Imagine it was directed by Alan Smithee and it will likely suck. That way expectations wont ruin it for you.

Speaking of (sorta, it reminded me anyway), I remember thinking Ladyhawke was awesome as a kid but the one recent time I tried to watch it I couldn’t get past the horrendous 80’s soundtrack.

I found the following review that may explain a few things. Apparently, a great many people are divided about this film:

  1. “Marnie” (1964)
    Though the efforts of The New Yorker’s Richard Brody, among others, have gone some way to reclaiming “Marnie” from the ash heap of Hitchcock’s misfires, this portrait of a damaged con artist (Tippi Hedren) and the man (Sean Connery) who marries her remains one of the director’s most slippery, challenging works. With wild splashes of crimson and Bernard Herrmann’s lush, piercing score, it turns up the four-hankie melodrama to a full boil—and, intermittently, allows it to curdle. Nevertheless, “Marnie,” anchored by Hedren’s stricken performance, is a dauntless attempt to render psychosexual trauma in the syntax of film form; even when it stumbles, Hitchcock’s obsessed near-masterpiece bristles with bold, expressionist fervor. —Matt Brennan

The movie reviewer above ranks Marnie 13th on his list of Hitchcock’s best films.

When he wrote it was on “the ash heap of Hitchcock’s misfires”, I thought maybe he agreed with me. But no such luck. He goes on to call it a “near-masterpiece”.

I’m a tad ashamed to admit it, but when I was young I loved Xanadu. I ordered it online to have a copy, watched it, and hid it in the back of my collection in shame.

When I lived in my old town, I was involved in their Christmas project for needy families, and there was a kid who WANTED “Drop Dead Fred” on DVD. He’s probably adopted that attitude by now. :stuck_out_tongue:

I saw a post when that movie was in theaters from a girl who said she and her friends thought they wanted to see it, until they arrived at the theater and saw a sign that said “We are not giving refunds for ‘Drop Dead Fred’” at which time they decided to see something else.

Oh yes.
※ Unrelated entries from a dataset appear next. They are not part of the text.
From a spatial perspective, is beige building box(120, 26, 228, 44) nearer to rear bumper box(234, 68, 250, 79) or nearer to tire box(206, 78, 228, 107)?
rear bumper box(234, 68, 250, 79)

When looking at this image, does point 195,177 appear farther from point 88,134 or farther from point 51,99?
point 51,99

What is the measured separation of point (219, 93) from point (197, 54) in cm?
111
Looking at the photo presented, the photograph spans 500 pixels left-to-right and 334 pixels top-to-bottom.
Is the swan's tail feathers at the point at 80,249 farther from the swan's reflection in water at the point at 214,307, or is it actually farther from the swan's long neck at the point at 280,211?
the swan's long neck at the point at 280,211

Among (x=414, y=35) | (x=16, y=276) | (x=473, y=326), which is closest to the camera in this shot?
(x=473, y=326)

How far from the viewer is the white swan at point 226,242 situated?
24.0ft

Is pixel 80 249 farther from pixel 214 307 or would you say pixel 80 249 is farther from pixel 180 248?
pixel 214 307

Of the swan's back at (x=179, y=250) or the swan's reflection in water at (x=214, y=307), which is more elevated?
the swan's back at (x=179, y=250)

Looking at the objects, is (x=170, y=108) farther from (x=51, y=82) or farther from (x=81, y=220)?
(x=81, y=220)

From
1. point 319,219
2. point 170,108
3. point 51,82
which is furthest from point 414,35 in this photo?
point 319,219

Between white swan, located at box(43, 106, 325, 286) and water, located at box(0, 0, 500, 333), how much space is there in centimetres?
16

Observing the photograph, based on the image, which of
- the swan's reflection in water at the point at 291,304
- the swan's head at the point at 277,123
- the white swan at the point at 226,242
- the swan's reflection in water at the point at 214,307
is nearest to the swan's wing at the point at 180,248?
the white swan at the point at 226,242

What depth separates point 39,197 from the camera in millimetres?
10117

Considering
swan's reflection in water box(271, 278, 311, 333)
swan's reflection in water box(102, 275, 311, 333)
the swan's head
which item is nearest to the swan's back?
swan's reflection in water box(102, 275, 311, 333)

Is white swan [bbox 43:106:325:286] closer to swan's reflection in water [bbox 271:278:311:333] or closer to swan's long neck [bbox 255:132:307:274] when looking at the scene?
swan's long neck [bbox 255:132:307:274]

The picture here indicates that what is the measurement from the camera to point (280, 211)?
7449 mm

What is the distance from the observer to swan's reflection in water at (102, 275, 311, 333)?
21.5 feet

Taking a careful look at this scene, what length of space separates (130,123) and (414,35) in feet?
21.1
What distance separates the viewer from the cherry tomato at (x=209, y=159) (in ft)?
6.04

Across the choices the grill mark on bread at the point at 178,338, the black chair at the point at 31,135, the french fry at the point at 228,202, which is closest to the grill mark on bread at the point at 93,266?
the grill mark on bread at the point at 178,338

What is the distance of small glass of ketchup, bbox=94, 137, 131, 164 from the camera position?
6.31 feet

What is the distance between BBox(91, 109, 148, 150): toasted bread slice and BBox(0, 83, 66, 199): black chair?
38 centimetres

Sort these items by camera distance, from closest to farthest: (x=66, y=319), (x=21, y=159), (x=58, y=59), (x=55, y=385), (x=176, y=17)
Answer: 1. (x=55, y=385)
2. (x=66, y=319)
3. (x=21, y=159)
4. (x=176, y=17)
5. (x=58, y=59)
I watched not too long ago On Demand, because it was free. In the beginning, the guy meets Olivia Newton John on the beach, they kiss, then he watches her roller skate away, at about Mach 2, leaving a trail of glowing orange light. He sees Gene Kelly playing the clarinet and tells her he just met this cute girl, keeping the Supernatural stuff to himself, I guess.

Then they watch the sun rise out of the Pacific Ocean.

Well said, the faux-existentialism in these films now seems insufferable these days.

Drop Dead Fred really suffers because it appears those involved in its creation seemed to have no real idea what sort of movie they were trying to make. It’s far too silly to be a serious film but the things the main character is going through (divorce, mental illness and losing her job) are far too serious for it to be just a silly comedy. The end result is a really weird mishmash that doesn’t fit any genre at all. A quick google brings up this review by the Nostalgia Critic which pretty much nails it.

1941 - I recall seeing it when it came on TV, probably in the mid '80’s when I found it amazingly funny.

I would have been about 12 at the time, I hadn’t seen it since and picked up the DVD cheap a few years back. What a pity.

I’ll second the James Bond (non)-recommendation.

First time, you get dazzled by the car chases, the effortless cool of Mr Bond, and the eye candy. Plus ‘it’s James Bond fer chrissakes’!!!

But watch closely and they are really poor.